Red was shaking his head to himself, and almost continuously drinking.
He seemed about to say something but didn’t.

Mr White was listening in rapt attention.

Johnny took his hat off and placed it beside him on the bed. He lay back, putting his boots on the bed, and blew his smoke towards the ceiling. I waited until the end, he murmured. I did not get pleasure. I did not try and get pleasure. The place is . . . hollow. It is pitiful. You may think me evil in my actions, but this is something else. Not evil. I do not know what. Not evil.

I stayed till the end.
There were one-on-ones. These are always at the end of the night. Clients pay good money to see the deaths in private, to enact them, just them and the performer. And, of course, the cameras. I was there too, invisible in the shadows. The private rooms of the warehouse were locked behind each client and opened again after a knock. I was already in one. I saw the man come in.
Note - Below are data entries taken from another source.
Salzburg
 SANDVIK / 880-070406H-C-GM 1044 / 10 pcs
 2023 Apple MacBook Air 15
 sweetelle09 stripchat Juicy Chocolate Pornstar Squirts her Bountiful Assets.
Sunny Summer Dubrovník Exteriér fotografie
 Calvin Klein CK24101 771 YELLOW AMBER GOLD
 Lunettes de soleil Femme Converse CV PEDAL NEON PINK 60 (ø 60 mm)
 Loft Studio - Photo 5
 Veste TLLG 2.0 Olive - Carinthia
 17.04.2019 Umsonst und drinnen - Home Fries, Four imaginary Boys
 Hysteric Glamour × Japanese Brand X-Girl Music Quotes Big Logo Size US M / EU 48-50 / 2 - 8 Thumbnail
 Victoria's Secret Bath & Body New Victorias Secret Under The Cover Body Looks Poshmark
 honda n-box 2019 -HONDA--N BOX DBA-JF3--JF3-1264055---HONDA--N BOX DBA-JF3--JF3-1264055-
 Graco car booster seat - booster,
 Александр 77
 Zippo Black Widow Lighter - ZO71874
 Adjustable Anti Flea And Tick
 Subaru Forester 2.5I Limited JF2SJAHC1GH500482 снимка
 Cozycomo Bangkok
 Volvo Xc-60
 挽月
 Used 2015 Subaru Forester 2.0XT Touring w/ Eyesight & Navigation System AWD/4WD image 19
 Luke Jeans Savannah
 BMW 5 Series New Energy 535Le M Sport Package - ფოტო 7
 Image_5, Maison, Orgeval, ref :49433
He was old and fat, with thick glasses that enlarged his eyes like some alien. Some insect. He panted as he walked in. He was suited but quickly discarded it to a vest, and naked below. She was beautiful and delicate of a like rarely seen in the V.S.S and he masturbated looking at her. She was dancing, in a green dress that glittered in the lights, and he paced around her as though she was sexual furniture. There was only one camera in the private rooms. Just one, pointing directly at each performer, each willing victim. I watched as he picked up a carving knife from a tray of implements. There were plenty worse to pick. He moved towards her and she smiled, her teeth shining white and her lipstick red and her hair fake in a blonde wig.

He stabbed her in the neck with the point of the knife. I watched as her smile
fell off her. But I was watching the man. I knew this man. I knew of him. Don’t ask me who or how, I won’t tell you. I watched as he withdrew from her, leaving the knife stuck in, her choking on her own blood, and he moved back and behind the camera and he pressed a button on it and the light winked out.